WRITTEN TASK:
Continue the article on the island of Eriskay, given below ahead of the data, starting right after its final sentence.
* BEGIN EXTRACT TO READ *
Eriskay (), from the Old Norse for "Eric's Isle", is an island and community council area of the Outer Hebrides in northern Scotland with a population of 143, as of the 2011 census. It lies between South Uist and Barra and is connected to South Uist by a causeway which was opened in 2001. In the same year Ceann a' Ghàraidh in Eriskay became the ferry terminal for travelling between South Uist and Barra. The Caledonian MacBrayne vehicular ferry travels between Eriskay and Ardmore in Barra. The crossing takes around 40 minutes.

Geography

Although only a small island (about ) Eriskay has many claims to fame that have made the island well-known far beyond the Hebrides. It is associated with the traditional Hebridean song, the Eriskay Love Lilt; with the Eriskay Pony and the Eriskay jersey (made without any seams). 

There is a well-stocked shop in Eriskay, a community centre and the Politician Lounge Bar (named after the famous ship which ran aground. The accident unintentionally provided the whole island with a generous supply of free whisky and inspiring the Compton Mackenzie novel Whisky Galore!.

History
On 2 August 1745 the privateer Du Teillay landed Prince Charles Edward Stuart and the Seven Men of Moidart on Eriskay to start the Jacobite rising of 1745. The site where the Prince first set foot upon Scottish soil is now called Coilleag a' Phrionnsa.

For decades after Catholic Emancipation in 1829, there was still no resident Roman Catholic priest in Eriskay and the island's population was largely served by priests ferried by local fishermen across the Sound of Barra from St Peter's Roman Catholic Church at Daliburgh, South Uist.

Since it was consecrated by Bishop George Smith in 1903, St Michael's Roman Catholic Church has sat atop Cnoc nan Sgrath, a hill overlooking the main village on Eriskay. It was famously built with stones and homemade mortar by the local population under the leadership of the Bard Father Allan MacDonald. The site of the previous thatched chapel is marked by a memorial garden and a statue of the Virgin Mary, overlooking the Sound of Barra.

Due to the long residence of Fr. Allan MacDonald, Eriskay is also important to Scottish Gaelic literature. In his iconic song poem Eilein na h-Òige ("Island of the Young"), Fr. MacDonald praises the beauty of Eriskay, its wildlife, and the fondness of its people for telling tales from the Fenian Cycle of Celtic mythology inside the ceilidh house. He also commented upon the visits to Eriskay by Saint Columba, Iain Muideartach, Chief of Clanranald, and Prince Charles Edward Stuart. Fr. MacDonald also denounced the Highland Clearances upon the island, but expressed joy that the crofters had been granted greater rights against the landlords.
* END EXTRACT TO READ *
* BEGIN DATA SEGMENT *
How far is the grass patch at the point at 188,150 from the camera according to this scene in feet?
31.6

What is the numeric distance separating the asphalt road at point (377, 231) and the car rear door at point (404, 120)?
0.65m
* END DATA SEGMENT *
TASK OUTPUT:
Community buy-out
After a protracted campaign local residents took control of the island on 30 November 2006 in a community buy-out. The previous landowners, a sporting syndicate, sold the assets of the  estate including Benbecula, South Uist and Eriskay for £4.5 million to a community-owned organisation known as Stòras Uibhist which was set up to purchase the land and to manage it in perpetuity.

Transport

Eriskay is traversed by a number of mountain paths and tracks, and has just a single motor road. The first stretch of that road was built in 1935, funded through proceeds from the first showing in London of the Werner Kissling film.

There is a regular bus service on the island which forms part of the "Spine Route" between Eriskay Slipway and Berneray via South Uist, Benbecula and North Uist. Services are provided by DA Travel with funding from Comhairle nan Eilean Siar.

In 2009 the previous primitive quay facilities at the excellent natural harbour of Acarsaid Mhòr were extended and modernised, with improved vehicular access. Some smaller fishing boats continue—at least if the tides and weather are favourable—to use the shelving bay at Haun (from the Viking for 'harbour'—but scarcely with sufficient shelter to constitute a harbour in practice). Acarsaid Mhòr is also used by visiting yachts.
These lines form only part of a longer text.